It doesn’t always look like success

It doesn’t always look like success

It was a summer evening on Whidbey Island a couple of years ago. We were on a relaxing family beach vacation, and I was breaking down in tears.

My sister had just shown us a video of an amazing scarf acrobatics dance routine that she had choreographed to the song Thunder by Imagine Dragons. It was stunning and beautiful and powerful and after watching it, I was a wreck.

I found a private place to cry and I wept. I was in the throes of raising my two young kids, obsessed mainly with the prospect of naptime when I would be only responsible for myself and no one else. I hadn’t seen much recognition of late in my writing and I was always tired and there was a lot of work and more work and nothing to show for it. My brother had just received an award for excellence at work, if my memory serves me right. Envy rarely fails me on those points. And they don’t hand out parenting awards, in case anyone was under any delusions. Ahem.

Seeing my sister accomplish something beautiful and artistic at that moment in my summer was enough to make me feel like a wad of dirty paper towel, soggy with self-pity. I was writing, sure, but was any of that going anywhere or being recognized?

I’m a 4 on the Enneagram personality test (a 4w3 if you want to get technical), which has not surprised my friends who are familiar with the test. I call the personality type The Moody Self-Absorbed Image-Obsessed Artist which is definitely not the official title. It’s possibly more accurate, though, at least in my case. The way people view me matters to me. A lot. And I assume they see me the way I see myself, which is tough when I’m wearing my Harsh Critic hat.

But you know what? Having kids softens some places that were hard before (and no I’m not referring to my abs…).

For example, my son has loved books ever since he could snuggle on my lap and listen to them. He still cries out with the joy of finding buried treasure every time I bring home a new batch of library books. I started working with him on beginning literacy at age three because he was showing interest at the time, not because I wanted to push him early. And then…it got hard. He fidgeted, he jumped around, he dragged his feet as much as he could. He’s six now, he can read some basics, but we haven’t spread our wings yet.

Is this within the realm of normal? Yes, I’m just disappointed. I just wanted it to be sooner.

Did you fail him as a teacher?  No, he’s just not an early reader.

Does he hate the idea books and reading now? No, he still adores books.

So, basically, you still have room to grow when it comes to patience. Yes.

Despite my yearning for my kid to embark on his own reading adventure with the skills to chart his own course, I am slowly learning (and re-learning, for myself) to view his journey with compassion. I can see his heart is in the right place and his love for learning is anything but quenched. It’s just not his time for reading yet.
________________________________________
= SET EXERCISE A =
In the essay on success, list what the narrator's son did once his early reading lessons got hard.
= SET EXERCISE B =
Please answer these short questions on the essay on success, one line each:
(i) To which song did the narrator's sister choreograph her scarf acrobatics routine?
(ii) What does the narrator give as her Enneagram type?
(iii) How old is the narrator's son now?
= SET EXERCISE C =
Continue the essay on success from its final sentence.

= GIVEN MATERIAL =
________________________________________
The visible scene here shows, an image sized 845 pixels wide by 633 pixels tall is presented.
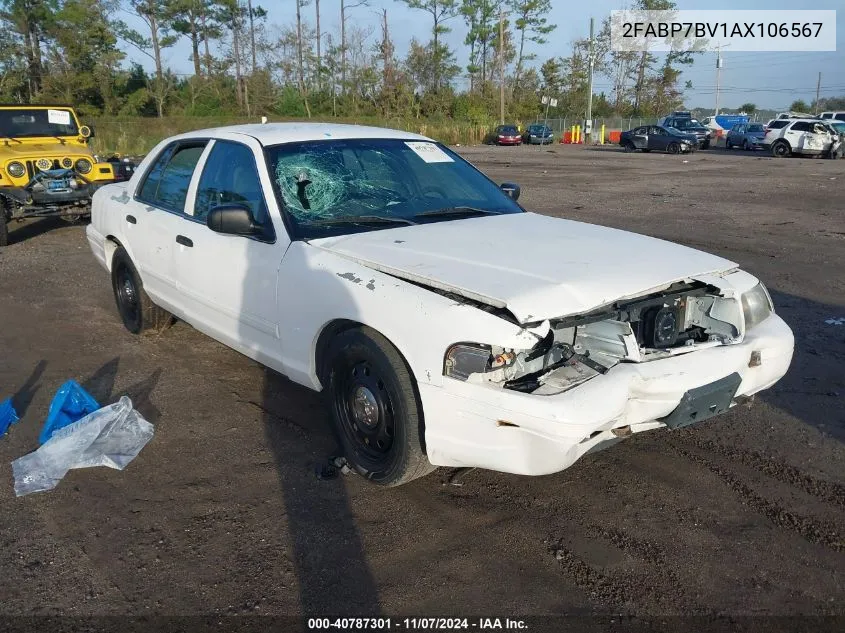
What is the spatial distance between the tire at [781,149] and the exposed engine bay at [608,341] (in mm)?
31220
________________________________________
= REPLY A =
- He fidgeted.
- He jumped around.
- He dragged his feet as much as he could.

= REPLY B =
(i) Thunder by Imagine Dragons
(ii) A 4, or a 4w3 to be more technical
(iii) Six

= REPLY C =
Success, whether it’s recognition on a public platform for an achievement, or it’s the joy of breaking into a new dimension of knowledge, or it’s finishing a long and arduous project, always comes as a short blip at the end of the dry, painful, discouraging, or just plain monotonous road. And I’ll go ahead and say it’s okay to cry and drop your bags and sit there for a while blubbering how it’s not worth going on. Just make sure to call someone who won’t let you stay there.

Compassion seems to me to be the saving grace in those places when we’re just not getting anywhere near our goal. The key isn’t just diligence and sticking to my guns. I’ve done that and I’ve felt my soul shrivel because I’ve done it with the merciless grit toward my own finite energies, ignoring my subconscious emotions.

I don’t believe my heart is stupid or irrational anymore. It holds deep secrets and dreams and if I’m gentle with it I can turn over the earth to find dormant bulbs underneath, sleeping life that’s ready to crack open. Life that needed the dark, dreary, wet and cold to mature its readiness to bloom. Compassion here is the patience of decaying bark and frost to wait for the first green leaves to push through the colorless soil.

Escape Pod will be turning my short story “Inheritance” into a narrated podcast. It’s the tale of a woman who receives an unexpected gift from her deceased grandmother, while walking through the grief of repeated miscarriages. It’s about family, memory, and healing. It’s deeply personal and much of the content came from the darkest chapters of my life. Now it’s being turned into something beautiful.

I think what I want to say is it—and “it” is whatever we’re dealing with today—really doesn’t need to look like success. Whatever it is that we’re doing or struggling with or wishing would hurry up and change, let’s look hard and see if we can find compassion for that person who isn’t doing what we wish they’d do, and see if we can extend the tenderness even a tiny bit toward ourselves. We can be faithful and also be brokenhearted. We can wait in the dark and still emerge into the light. We can inhale hope, even when the smoke of despair is choking us.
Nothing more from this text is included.